PROBLEM DETAILS: Nothing other than the lines from the one containing "At what distance" through the close of the entries below should be printed, each exactly.

DATA EXCERPTS:
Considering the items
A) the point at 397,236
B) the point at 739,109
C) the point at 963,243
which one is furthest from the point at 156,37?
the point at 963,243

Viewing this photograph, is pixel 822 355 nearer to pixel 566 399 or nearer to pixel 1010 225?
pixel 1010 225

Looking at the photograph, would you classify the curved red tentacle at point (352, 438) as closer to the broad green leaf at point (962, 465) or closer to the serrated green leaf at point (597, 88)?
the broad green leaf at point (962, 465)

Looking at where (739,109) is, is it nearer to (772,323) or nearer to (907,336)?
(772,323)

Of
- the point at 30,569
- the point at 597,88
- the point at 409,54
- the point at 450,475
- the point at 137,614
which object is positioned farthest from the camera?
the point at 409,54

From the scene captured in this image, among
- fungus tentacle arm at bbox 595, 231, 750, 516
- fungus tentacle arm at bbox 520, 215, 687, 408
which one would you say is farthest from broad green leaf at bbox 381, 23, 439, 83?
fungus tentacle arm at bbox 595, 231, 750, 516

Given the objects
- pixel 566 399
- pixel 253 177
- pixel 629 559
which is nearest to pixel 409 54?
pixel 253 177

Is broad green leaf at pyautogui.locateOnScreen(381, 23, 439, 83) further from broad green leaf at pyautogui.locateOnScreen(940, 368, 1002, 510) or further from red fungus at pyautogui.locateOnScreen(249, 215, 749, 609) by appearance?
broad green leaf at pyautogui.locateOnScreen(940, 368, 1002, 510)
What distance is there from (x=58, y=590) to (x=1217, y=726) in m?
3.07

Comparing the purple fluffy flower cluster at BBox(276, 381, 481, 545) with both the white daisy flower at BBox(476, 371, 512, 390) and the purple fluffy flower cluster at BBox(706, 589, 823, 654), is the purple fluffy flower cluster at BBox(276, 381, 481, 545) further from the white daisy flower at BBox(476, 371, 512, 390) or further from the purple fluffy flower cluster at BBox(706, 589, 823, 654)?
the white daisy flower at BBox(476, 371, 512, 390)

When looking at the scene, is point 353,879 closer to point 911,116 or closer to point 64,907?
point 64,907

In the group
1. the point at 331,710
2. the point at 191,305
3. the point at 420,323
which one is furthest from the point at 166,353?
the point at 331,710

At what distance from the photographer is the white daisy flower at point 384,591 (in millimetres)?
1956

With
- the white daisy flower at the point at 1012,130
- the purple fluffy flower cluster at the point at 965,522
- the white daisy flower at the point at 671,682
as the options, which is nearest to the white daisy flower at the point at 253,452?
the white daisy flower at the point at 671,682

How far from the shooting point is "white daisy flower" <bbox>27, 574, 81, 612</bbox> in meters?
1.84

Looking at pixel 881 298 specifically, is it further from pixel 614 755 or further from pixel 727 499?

FINISHED EXERCISE:
At what distance from the photographer is the white daisy flower at point 384,591 (in millimetres)?
1956

With
- the white daisy flower at the point at 1012,130
- the purple fluffy flower cluster at the point at 965,522
- the white daisy flower at the point at 671,682
as the options, which is nearest to the white daisy flower at the point at 253,452?
the white daisy flower at the point at 671,682

How far from the shooting point is "white daisy flower" <bbox>27, 574, 81, 612</bbox> in meters?
1.84

Looking at pixel 881 298 specifically, is it further from pixel 614 755 or further from pixel 727 499?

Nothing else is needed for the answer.